### Requirement:
Each line in the listing below needs to be transcribed exactly.

### Material for this task:
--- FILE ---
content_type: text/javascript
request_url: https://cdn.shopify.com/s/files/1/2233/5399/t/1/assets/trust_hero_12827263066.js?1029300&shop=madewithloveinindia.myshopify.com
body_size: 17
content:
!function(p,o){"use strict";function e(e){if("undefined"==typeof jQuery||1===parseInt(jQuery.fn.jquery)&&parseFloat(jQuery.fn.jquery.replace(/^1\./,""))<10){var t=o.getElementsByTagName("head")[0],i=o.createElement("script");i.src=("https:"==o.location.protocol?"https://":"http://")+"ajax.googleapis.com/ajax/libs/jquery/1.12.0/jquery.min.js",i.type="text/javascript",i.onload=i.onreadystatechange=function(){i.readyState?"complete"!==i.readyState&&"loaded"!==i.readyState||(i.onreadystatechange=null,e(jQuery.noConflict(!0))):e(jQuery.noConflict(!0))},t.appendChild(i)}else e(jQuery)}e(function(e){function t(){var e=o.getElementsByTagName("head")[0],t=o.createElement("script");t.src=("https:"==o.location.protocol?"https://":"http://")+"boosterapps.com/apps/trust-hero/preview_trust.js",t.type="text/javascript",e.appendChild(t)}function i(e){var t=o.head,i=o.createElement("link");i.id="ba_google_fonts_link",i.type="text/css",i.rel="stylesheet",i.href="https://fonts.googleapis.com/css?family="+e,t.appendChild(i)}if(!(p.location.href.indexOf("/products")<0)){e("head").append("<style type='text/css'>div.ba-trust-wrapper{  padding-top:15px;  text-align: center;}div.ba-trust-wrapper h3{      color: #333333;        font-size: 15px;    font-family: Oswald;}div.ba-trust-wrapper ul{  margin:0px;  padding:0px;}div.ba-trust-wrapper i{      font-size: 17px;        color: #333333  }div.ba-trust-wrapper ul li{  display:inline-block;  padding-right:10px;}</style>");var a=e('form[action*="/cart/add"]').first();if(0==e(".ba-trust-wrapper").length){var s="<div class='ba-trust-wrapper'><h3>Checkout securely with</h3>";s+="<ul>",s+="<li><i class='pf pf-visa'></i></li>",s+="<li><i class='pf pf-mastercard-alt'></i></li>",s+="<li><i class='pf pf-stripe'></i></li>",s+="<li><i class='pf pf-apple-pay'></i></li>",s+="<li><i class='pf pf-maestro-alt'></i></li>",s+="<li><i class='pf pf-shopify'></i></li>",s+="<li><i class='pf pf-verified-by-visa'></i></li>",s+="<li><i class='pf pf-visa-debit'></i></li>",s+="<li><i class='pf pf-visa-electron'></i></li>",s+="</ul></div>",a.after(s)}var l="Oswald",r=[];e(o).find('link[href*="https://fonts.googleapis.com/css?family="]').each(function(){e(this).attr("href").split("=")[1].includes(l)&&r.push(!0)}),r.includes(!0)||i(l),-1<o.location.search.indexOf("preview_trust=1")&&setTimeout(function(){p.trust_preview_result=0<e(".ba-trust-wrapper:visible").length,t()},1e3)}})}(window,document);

### Result of this task:
--- FILE ---
content_type: text/javascript
request_url: https://cdn.shopify.com/s/files/1/2233/5399/t/1/assets/trust_hero_12827263066.js?1029300&shop=madewithloveinindia.myshopify.com
body_size: 17
content:
!function(p,o){"use strict";function e(e){if("undefined"==typeof jQuery||1===parseInt(jQuery.fn.jquery)&&parseFloat(jQuery.fn.jquery.replace(/^1\./,""))<10){var t=o.getElementsByTagName("head")[0],i=o.createElement("script");i.src=("https:"==o.location.protocol?"https://":"http://")+"ajax.googleapis.com/ajax/libs/jquery/1.12.0/jquery.min.js",i.type="text/javascript",i.onload=i.onreadystatechange=function(){i.readyState?"complete"!==i.readyState&&"loaded"!==i.readyState||(i.onreadystatechange=null,e(jQuery.noConflict(!0))):e(jQuery.noConflict(!0))},t.appendChild(i)}else e(jQuery)}e(function(e){function t(){var e=o.getElementsByTagName("head")[0],t=o.createElement("script");t.src=("https:"==o.location.protocol?"https://":"http://")+"boosterapps.com/apps/trust-hero/preview_trust.js",t.type="text/javascript",e.appendChild(t)}function i(e){var t=o.head,i=o.createElement("link");i.id="ba_google_fonts_link",i.type="text/css",i.rel="stylesheet",i.href="https://fonts.googleapis.com/css?family="+e,t.appendChild(i)}if(!(p.location.href.indexOf("/products")<0)){e("head").append("<style type='text/css'>div.ba-trust-wrapper{  padding-top:15px;  text-align: center;}div.ba-trust-wrapper h3{      color: #333333;        font-size: 15px;    font-family: Oswald;}div.ba-trust-wrapper ul{  margin:0px;  padding:0px;}div.ba-trust-wrapper i{      font-size: 17px;        color: #333333  }div.ba-trust-wrapper ul li{  display:inline-block;  padding-right:10px;}</style>");var a=e('form[action*="/cart/add"]').first();if(0==e(".ba-trust-wrapper").length){var s="<div class='ba-trust-wrapper'><h3>Checkout securely with</h3>";s+="<ul>",s+="<li><i class='pf pf-visa'></i></li>",s+="<li><i class='pf pf-mastercard-alt'></i></li>",s+="<li><i class='pf pf-stripe'></i></li>",s+="<li><i class='pf pf-apple-pay'></i></li>",s+="<li><i class='pf pf-maestro-alt'></i></li>",s+="<li><i class='pf pf-shopify'></i></li>",s+="<li><i class='pf pf-verified-by-visa'></i></li>",s+="<li><i class='pf pf-visa-debit'></i></li>",s+="<li><i class='pf pf-visa-electron'></i></li>",s+="</ul></div>",a.after(s)}var l="Oswald",r=[];e(o).find('link[href*="https://fonts.googleapis.com/css?family="]').each(function(){e(this).attr("href").split("=")[1].includes(l)&&r.push(!0)}),r.includes(!0)||i(l),-1<o.location.search.indexOf("preview_trust=1")&&setTimeout(function(){p.trust_preview_result=0<e(".ba-trust-wrapper:visible").length,t()},1e3)}})}(window,document);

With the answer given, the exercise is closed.